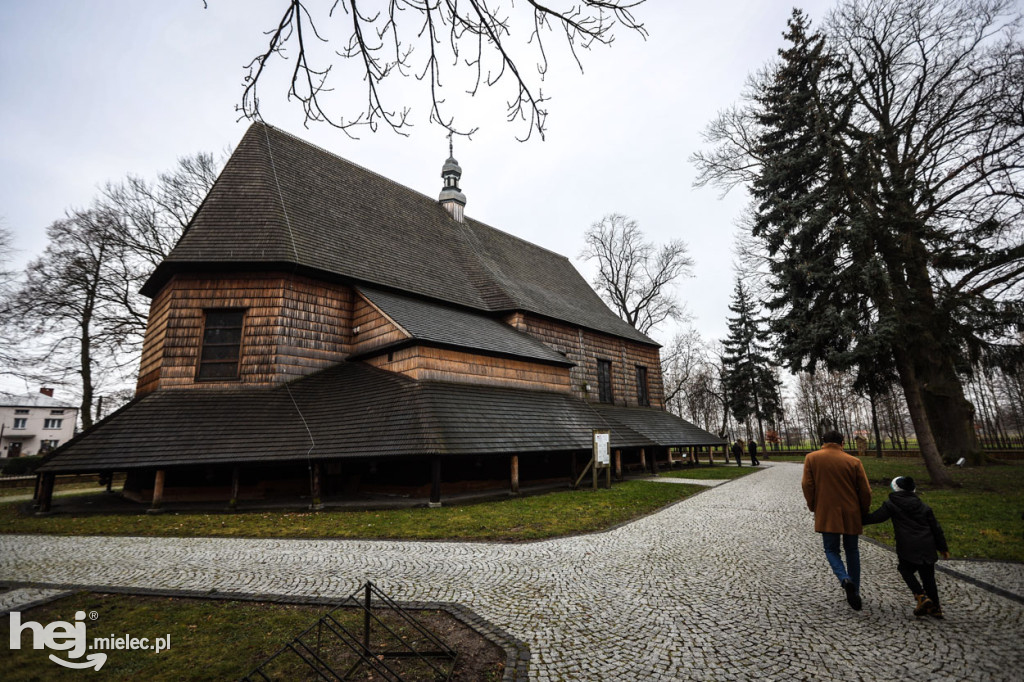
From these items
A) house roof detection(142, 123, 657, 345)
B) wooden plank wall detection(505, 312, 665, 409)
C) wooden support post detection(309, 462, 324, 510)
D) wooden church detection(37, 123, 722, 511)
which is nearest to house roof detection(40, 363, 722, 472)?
wooden church detection(37, 123, 722, 511)

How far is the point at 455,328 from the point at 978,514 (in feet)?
42.7

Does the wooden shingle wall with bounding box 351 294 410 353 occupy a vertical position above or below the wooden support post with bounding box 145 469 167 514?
above

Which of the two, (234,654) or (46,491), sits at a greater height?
(46,491)

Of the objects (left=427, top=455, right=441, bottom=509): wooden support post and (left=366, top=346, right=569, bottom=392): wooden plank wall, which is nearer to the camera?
(left=427, top=455, right=441, bottom=509): wooden support post

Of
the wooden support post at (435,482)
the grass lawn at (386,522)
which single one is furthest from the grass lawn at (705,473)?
the wooden support post at (435,482)

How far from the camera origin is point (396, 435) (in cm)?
1059

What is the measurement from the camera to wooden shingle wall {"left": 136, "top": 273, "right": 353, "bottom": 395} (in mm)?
12688

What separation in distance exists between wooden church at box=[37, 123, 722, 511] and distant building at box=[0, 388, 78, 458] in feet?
177

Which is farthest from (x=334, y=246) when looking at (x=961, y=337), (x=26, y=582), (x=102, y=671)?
(x=961, y=337)

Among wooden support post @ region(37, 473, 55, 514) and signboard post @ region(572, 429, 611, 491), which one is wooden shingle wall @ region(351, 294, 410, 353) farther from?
wooden support post @ region(37, 473, 55, 514)

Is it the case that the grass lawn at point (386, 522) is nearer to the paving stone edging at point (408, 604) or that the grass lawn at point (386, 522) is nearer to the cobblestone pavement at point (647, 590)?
the cobblestone pavement at point (647, 590)

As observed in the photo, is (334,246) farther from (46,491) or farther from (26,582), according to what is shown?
(26,582)

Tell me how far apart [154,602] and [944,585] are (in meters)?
9.06

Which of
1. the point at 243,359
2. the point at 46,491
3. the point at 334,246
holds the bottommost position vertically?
the point at 46,491
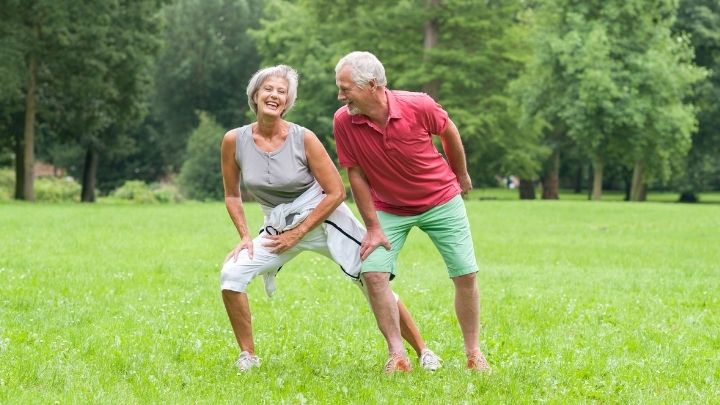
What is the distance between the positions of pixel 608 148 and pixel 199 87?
31.2 metres

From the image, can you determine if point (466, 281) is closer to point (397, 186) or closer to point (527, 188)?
point (397, 186)

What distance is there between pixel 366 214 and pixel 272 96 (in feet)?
3.59

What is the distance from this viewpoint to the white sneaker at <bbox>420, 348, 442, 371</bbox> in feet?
23.5

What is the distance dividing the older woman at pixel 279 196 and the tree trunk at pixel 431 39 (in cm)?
3776

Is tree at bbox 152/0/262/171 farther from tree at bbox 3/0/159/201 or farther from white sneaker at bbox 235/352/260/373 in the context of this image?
white sneaker at bbox 235/352/260/373

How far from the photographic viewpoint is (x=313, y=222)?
22.8 ft

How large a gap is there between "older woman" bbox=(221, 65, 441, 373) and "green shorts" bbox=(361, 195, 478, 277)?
22 cm

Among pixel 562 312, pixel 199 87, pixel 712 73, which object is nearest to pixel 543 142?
pixel 712 73

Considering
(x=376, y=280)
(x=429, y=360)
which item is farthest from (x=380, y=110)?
(x=429, y=360)

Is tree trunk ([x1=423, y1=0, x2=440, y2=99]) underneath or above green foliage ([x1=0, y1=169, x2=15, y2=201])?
above

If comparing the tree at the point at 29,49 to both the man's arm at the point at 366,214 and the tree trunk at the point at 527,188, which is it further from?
the man's arm at the point at 366,214

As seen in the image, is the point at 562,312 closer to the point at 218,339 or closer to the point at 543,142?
the point at 218,339

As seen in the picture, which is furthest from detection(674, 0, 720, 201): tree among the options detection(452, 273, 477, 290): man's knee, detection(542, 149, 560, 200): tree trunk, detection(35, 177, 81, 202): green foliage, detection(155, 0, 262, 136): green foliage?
detection(452, 273, 477, 290): man's knee

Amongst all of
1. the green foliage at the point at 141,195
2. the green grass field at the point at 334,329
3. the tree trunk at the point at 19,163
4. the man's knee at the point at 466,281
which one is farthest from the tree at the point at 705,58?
the man's knee at the point at 466,281
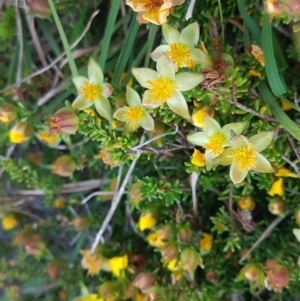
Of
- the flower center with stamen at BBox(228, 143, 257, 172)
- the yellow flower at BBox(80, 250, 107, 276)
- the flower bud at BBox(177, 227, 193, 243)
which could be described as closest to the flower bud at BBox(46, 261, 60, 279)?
the yellow flower at BBox(80, 250, 107, 276)

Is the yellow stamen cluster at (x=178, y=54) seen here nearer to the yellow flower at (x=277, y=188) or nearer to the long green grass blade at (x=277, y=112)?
the long green grass blade at (x=277, y=112)

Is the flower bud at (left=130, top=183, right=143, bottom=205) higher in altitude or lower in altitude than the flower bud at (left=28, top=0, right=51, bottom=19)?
lower

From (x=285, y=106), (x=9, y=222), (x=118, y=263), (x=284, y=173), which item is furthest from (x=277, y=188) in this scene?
(x=9, y=222)

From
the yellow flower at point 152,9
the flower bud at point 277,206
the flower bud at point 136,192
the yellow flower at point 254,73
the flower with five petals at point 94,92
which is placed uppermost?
the yellow flower at point 152,9

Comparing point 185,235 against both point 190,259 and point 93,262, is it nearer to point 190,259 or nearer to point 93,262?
point 190,259

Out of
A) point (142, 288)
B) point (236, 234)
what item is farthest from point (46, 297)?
point (236, 234)

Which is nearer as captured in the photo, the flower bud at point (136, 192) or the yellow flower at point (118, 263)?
the flower bud at point (136, 192)

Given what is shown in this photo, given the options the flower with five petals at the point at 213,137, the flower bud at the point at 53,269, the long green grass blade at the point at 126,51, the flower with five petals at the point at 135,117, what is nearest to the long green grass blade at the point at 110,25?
the long green grass blade at the point at 126,51

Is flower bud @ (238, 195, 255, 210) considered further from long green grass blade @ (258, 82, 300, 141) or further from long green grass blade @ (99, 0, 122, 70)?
long green grass blade @ (99, 0, 122, 70)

_ _ _ _

→ **Aim of the exercise**:
Please retype, exactly as written, every line from the line containing "Is the yellow" through the last line of the records above, including both of those lines, and nothing else.

→ **Answer for this exercise**:
Is the yellow stamen cluster at (x=178, y=54) seen here nearer to the yellow flower at (x=277, y=188) or nearer to the long green grass blade at (x=277, y=112)?
the long green grass blade at (x=277, y=112)

Is the flower bud at (left=130, top=183, right=143, bottom=205) higher in altitude or lower in altitude than the flower bud at (left=28, top=0, right=51, bottom=19)?
lower

From (x=285, y=106), (x=9, y=222), (x=118, y=263), (x=284, y=173), which item is furthest from (x=277, y=188) in this scene?
(x=9, y=222)

From
the yellow flower at point 152,9
the flower bud at point 277,206
the flower bud at point 136,192
the yellow flower at point 254,73
the flower with five petals at point 94,92
which is placed uppermost?
the yellow flower at point 152,9

Comparing point 185,235 against both point 190,259 and point 93,262, is it nearer to point 190,259 or nearer to point 93,262?
point 190,259

Out of
A) point (142, 288)
B) point (236, 234)
what item is farthest from point (46, 297)?
point (236, 234)

Which is nearer as captured in the photo, the flower bud at point (136, 192) or the yellow flower at point (118, 263)?
the flower bud at point (136, 192)

Given what is shown in this photo, given the options the flower with five petals at the point at 213,137, the flower bud at the point at 53,269, the long green grass blade at the point at 126,51, the flower with five petals at the point at 135,117, what is nearest to the long green grass blade at the point at 110,25?
the long green grass blade at the point at 126,51

Is flower bud @ (238, 195, 255, 210) considered further from long green grass blade @ (258, 82, 300, 141) or further from long green grass blade @ (99, 0, 122, 70)?
long green grass blade @ (99, 0, 122, 70)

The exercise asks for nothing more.